» PROBLEM DESCRIPTION
Give the lines between the one containing "Given this picture, is" and the one containing "29.4 meters", inclusive, as a numbered list with blank lines omitted.
===============
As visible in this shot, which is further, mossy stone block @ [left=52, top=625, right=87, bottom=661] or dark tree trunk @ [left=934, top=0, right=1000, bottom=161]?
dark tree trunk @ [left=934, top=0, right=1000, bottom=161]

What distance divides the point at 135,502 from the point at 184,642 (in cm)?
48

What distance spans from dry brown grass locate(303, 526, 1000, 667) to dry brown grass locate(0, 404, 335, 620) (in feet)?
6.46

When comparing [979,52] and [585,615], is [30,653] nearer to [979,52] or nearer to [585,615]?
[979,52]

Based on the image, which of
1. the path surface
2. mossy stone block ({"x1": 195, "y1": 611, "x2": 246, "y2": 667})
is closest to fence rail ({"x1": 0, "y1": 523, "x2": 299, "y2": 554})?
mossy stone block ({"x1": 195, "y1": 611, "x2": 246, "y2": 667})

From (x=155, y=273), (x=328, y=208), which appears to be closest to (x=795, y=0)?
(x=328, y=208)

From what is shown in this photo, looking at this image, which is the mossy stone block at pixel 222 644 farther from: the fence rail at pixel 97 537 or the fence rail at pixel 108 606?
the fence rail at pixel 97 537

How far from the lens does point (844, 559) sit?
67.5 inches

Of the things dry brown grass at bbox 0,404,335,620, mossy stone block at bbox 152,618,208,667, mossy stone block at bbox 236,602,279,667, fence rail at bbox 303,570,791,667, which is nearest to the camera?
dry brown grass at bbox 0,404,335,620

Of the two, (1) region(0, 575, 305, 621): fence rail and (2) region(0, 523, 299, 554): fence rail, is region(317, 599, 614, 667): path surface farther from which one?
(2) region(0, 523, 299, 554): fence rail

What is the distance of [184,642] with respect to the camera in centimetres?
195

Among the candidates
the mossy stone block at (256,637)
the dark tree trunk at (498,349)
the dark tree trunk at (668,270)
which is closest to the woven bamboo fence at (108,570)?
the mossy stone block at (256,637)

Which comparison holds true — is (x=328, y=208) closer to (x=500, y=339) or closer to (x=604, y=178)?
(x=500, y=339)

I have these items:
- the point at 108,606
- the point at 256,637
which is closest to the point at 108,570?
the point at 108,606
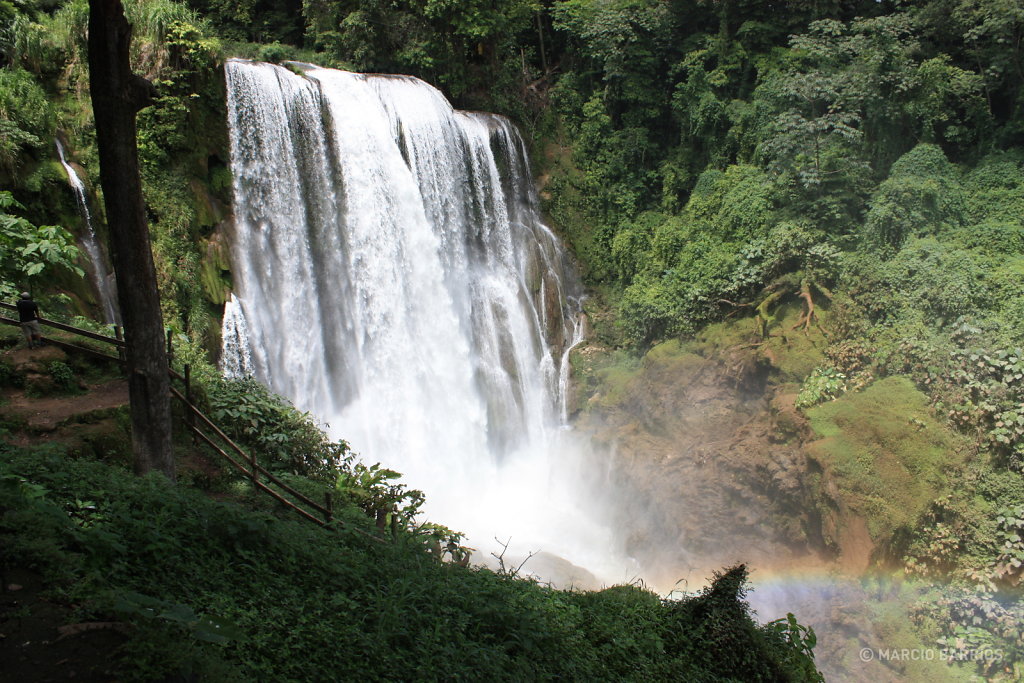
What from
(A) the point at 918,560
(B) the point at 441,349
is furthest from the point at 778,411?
(B) the point at 441,349

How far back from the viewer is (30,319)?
692 centimetres

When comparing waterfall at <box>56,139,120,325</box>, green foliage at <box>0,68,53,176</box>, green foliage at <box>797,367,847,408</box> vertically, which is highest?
green foliage at <box>797,367,847,408</box>

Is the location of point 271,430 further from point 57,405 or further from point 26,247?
point 26,247

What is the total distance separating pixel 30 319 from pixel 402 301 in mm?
7816

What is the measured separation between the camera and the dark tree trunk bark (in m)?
5.00

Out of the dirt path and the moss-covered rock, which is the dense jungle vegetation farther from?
the dirt path

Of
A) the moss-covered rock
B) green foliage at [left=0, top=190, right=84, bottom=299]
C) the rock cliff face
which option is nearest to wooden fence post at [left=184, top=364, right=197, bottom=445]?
green foliage at [left=0, top=190, right=84, bottom=299]

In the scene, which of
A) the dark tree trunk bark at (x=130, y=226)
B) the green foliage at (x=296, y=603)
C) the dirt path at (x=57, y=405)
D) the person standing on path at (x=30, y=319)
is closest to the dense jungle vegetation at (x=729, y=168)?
the person standing on path at (x=30, y=319)

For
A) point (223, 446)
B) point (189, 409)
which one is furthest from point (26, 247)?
point (223, 446)

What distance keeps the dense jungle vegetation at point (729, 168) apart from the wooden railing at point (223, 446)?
1085 millimetres

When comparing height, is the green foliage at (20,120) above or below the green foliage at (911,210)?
below

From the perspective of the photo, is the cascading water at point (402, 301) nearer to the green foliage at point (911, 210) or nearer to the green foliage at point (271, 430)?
the green foliage at point (271, 430)

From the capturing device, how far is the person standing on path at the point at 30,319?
6.79 m

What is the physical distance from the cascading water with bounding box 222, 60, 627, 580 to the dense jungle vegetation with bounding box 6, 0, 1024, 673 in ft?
2.91
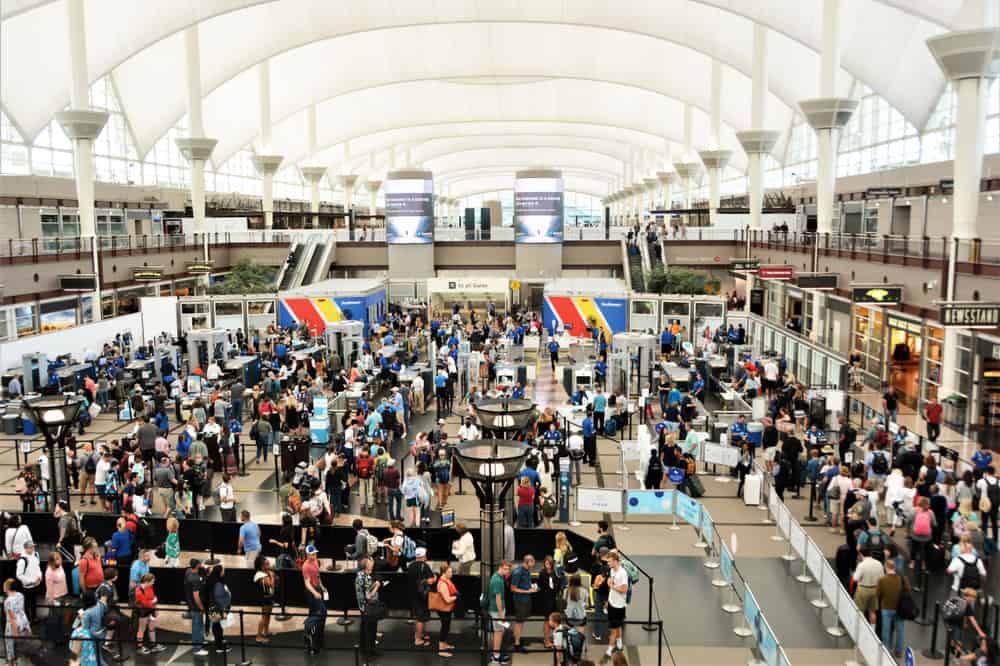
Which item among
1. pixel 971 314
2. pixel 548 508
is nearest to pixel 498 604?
pixel 548 508

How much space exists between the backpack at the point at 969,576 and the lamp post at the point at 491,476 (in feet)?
16.6

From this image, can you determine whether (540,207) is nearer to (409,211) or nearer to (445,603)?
(409,211)

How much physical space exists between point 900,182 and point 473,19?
21484 millimetres

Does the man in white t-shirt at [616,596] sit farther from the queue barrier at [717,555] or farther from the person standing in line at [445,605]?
the person standing in line at [445,605]

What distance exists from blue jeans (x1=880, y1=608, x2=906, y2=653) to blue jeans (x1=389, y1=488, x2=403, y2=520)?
7324 mm

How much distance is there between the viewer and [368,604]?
9.59 metres

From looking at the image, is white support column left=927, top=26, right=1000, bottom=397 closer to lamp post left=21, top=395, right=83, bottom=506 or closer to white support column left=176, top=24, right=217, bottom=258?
lamp post left=21, top=395, right=83, bottom=506

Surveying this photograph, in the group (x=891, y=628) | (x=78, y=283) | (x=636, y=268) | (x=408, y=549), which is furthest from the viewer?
(x=636, y=268)

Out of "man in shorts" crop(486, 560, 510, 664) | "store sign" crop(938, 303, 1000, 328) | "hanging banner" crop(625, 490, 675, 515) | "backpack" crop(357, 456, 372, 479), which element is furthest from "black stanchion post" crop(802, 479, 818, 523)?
"backpack" crop(357, 456, 372, 479)

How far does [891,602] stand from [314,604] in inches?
249

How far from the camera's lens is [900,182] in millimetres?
38875

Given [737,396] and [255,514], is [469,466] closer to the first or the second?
[255,514]

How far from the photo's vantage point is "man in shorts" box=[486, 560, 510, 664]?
9.52 meters

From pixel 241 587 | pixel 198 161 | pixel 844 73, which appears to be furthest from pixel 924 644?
pixel 844 73
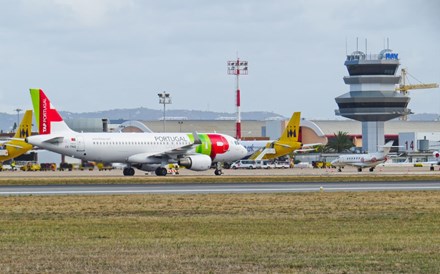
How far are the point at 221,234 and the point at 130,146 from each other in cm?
6089

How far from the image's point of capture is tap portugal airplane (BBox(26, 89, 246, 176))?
8762 cm

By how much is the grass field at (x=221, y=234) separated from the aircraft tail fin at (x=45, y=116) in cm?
4036

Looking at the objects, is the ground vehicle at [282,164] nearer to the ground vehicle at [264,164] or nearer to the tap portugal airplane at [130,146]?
the ground vehicle at [264,164]

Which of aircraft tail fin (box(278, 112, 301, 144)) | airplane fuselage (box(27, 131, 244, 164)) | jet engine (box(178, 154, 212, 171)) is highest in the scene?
aircraft tail fin (box(278, 112, 301, 144))

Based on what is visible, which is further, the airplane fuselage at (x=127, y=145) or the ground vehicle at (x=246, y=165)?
the ground vehicle at (x=246, y=165)

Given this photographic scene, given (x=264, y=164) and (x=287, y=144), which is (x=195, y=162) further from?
(x=264, y=164)

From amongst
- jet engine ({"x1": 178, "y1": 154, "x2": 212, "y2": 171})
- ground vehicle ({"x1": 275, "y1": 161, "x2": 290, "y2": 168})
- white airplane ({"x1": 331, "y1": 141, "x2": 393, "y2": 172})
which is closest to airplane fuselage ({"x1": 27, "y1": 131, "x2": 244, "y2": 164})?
jet engine ({"x1": 178, "y1": 154, "x2": 212, "y2": 171})

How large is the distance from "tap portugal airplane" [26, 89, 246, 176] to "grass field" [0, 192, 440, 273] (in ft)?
130

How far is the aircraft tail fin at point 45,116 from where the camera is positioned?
87875 millimetres

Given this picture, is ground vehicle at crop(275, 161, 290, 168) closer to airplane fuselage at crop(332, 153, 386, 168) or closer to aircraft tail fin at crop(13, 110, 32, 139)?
airplane fuselage at crop(332, 153, 386, 168)

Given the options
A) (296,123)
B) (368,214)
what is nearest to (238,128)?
(296,123)

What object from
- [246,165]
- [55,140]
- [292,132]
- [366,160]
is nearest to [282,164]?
[246,165]

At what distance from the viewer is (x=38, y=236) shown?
29.4 meters

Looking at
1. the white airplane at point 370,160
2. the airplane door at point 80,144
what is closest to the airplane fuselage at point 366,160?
the white airplane at point 370,160
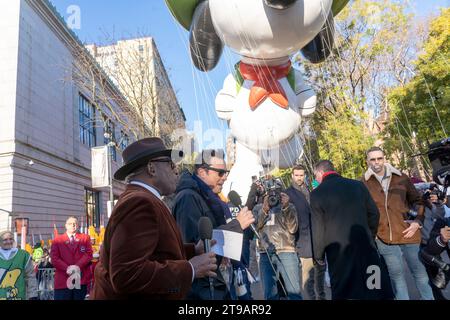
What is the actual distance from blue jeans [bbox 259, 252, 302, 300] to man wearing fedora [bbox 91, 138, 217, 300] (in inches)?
114

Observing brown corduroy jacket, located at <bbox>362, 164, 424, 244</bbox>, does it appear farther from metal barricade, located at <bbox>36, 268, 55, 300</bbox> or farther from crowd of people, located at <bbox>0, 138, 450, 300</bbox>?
metal barricade, located at <bbox>36, 268, 55, 300</bbox>

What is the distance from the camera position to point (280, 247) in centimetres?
473

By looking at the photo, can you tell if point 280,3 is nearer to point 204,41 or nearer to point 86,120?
point 204,41

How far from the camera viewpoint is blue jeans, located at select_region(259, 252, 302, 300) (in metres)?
4.60

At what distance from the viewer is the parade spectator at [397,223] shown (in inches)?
165

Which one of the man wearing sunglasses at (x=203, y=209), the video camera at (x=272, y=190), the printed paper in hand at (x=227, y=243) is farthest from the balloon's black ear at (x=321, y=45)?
the printed paper in hand at (x=227, y=243)

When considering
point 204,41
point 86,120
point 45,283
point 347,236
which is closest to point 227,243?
point 347,236

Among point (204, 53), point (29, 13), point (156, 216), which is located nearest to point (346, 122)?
point (204, 53)

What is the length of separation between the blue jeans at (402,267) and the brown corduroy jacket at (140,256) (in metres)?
3.17

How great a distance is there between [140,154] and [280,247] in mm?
3068

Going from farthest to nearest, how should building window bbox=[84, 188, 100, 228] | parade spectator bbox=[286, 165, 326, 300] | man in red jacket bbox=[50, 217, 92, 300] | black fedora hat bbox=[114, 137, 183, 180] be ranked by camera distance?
building window bbox=[84, 188, 100, 228]
man in red jacket bbox=[50, 217, 92, 300]
parade spectator bbox=[286, 165, 326, 300]
black fedora hat bbox=[114, 137, 183, 180]

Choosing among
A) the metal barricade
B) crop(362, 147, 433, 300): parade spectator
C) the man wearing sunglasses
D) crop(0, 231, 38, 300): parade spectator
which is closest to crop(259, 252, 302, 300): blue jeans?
crop(362, 147, 433, 300): parade spectator
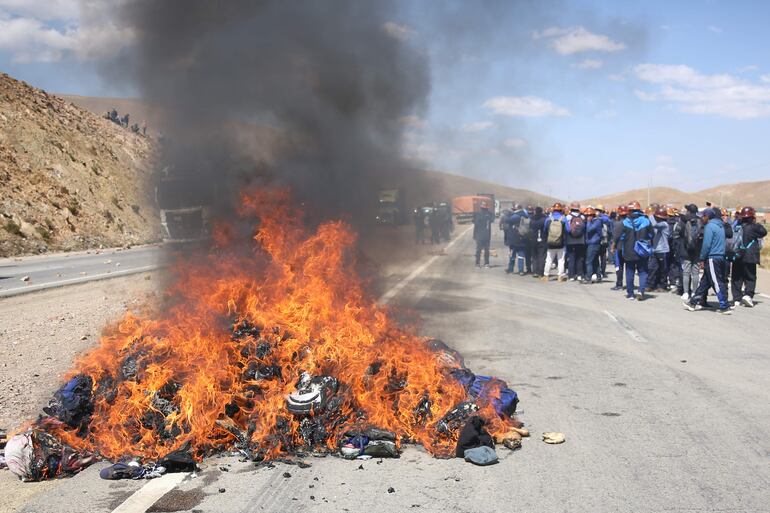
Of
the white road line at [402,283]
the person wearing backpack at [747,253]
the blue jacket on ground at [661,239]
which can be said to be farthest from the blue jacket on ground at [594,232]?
the white road line at [402,283]

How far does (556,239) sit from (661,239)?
3026 mm

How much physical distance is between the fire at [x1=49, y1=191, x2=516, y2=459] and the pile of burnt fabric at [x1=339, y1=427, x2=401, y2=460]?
0.38ft

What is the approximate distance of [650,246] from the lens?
13430 millimetres

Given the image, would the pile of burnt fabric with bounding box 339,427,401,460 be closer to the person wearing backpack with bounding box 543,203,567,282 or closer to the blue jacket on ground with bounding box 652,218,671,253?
the blue jacket on ground with bounding box 652,218,671,253

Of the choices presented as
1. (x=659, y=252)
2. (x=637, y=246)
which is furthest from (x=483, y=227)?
(x=637, y=246)

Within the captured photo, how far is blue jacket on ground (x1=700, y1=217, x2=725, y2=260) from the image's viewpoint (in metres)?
11.9

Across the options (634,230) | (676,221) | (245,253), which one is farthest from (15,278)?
(676,221)

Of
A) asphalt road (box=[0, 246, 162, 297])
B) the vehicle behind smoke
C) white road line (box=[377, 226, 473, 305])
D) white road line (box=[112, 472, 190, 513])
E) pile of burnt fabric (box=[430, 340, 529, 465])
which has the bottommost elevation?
asphalt road (box=[0, 246, 162, 297])

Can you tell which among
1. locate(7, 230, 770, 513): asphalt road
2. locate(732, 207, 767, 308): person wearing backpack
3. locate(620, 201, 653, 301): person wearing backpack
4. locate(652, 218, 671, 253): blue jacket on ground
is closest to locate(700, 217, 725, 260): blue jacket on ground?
locate(732, 207, 767, 308): person wearing backpack

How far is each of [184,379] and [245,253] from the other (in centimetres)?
259

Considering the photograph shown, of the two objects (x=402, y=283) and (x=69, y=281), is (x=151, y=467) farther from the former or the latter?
(x=69, y=281)

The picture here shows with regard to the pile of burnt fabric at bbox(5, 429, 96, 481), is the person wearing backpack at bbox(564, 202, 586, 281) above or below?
above

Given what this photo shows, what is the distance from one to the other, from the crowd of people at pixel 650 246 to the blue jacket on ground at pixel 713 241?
16 mm

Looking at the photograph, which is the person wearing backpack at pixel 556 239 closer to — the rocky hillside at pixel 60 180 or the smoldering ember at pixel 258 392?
===============
» WRITTEN SOLUTION
1. Given this picture, is ground vehicle at crop(275, 161, 290, 168) closer to airplane fuselage at crop(332, 153, 386, 168) or closer to aircraft tail fin at crop(13, 110, 32, 139)?
2. airplane fuselage at crop(332, 153, 386, 168)
3. Given the options
4. A) (296,123)
5. B) (368,214)
6. what is nearest to (238,128)?
7. (296,123)
8. What object from
9. - [246,165]
10. - [55,140]
11. - [292,132]
12. - [366,160]
13. is nearest to [282,164]?
14. [246,165]
15. At what distance from the viewer is (x=38, y=236) shown?
16. 29.4 meters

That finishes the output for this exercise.